Infrastructure Audit — 共享基础设施审计

RBAC | Messaging | Audit Log | Multi-Tenancy | Agent System

2026-03-22 | Spec 098-business-dag-audit

Pass (fully covered)

Partial (gaps exist)

Fail (missing / broken)

Overall Coverage

Total Checks

Pass

Partial

Fail

1. RBAC & Permission System

All protected API routes must use permission-middleware.js (not deprecated auth-middleware.js). Checks resource:action pairs via requirePermission / requireAnyPermission / requireAllPermissions.

655 permission middleware calls

77 API files with RBAC guards

~1197 total route definitions (153 files)

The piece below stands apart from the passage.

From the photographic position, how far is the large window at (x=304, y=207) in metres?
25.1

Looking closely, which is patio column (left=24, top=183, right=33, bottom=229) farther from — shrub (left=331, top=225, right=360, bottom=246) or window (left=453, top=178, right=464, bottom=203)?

Status	Check Item	Verification Result
✓	Core API RBAC coverage	77 of ~106 non-public API files have `requirePermission` guards. Major modules (appointments, employees, schedules, marketing, reports, admin, stores, payroll, loyalty, settings) all covered.
✓	Payment routes permission guard	`payment/index.js` applies `createExplicitRoutePermissionGuard` with 40+ explicit route-permission rules. All JWT-protected payment routes go through this guard before handler execution.
✓	POS device authentication	POS device routes (`pos-device-routes.js`) use `authenticateDevice()` from `device-auth.js` middleware. These are intentionally before the permission guard (device-token auth, not JWT).
✓	Public routes intentionally unprotected	`api/public/booking.js` (21 routes) and `api/public/ipad-showcase.js` (1 route) are intentionally public, protected by rate limiters (`publicGeneralLimiter`, `publicSlotsLimiter`, `publicConfirmLimiter`) and optional guest JWT where needed.
✓	Webhook routes intentionally unprotected	Webhook endpoints (`webhooks/stripe.js`, `webhooks/twilio-sms.js`, `webhooks/resend-email.js`) validate via provider-specific signature verification (Stripe signature, Twilio signature). No user JWT needed.
✓	Agent API RBAC coverage	`api/agent/content.js` (8), `api/agent/seo.js` (9), `api/agent/oauth.js` (5), `api/agent/review.js` (7) all have `requirePermission` guards.
⚠	Guest auth routes	`api/guest-auth.js` has 16 route definitions but only 4 use `tenantDb`/`platformDb`. Guest auth routes are intentionally public-facing (login, register, send-code) but some internal management endpoints may lack permission checks. Needs manual review.
⚠	Deprecated auth-middleware usage	`auth-middleware.js` still exports permission-related methods (with deprecation warnings). Some older files may still import from it. Codebase search shows most have migrated, but legacy references remain in a few modules.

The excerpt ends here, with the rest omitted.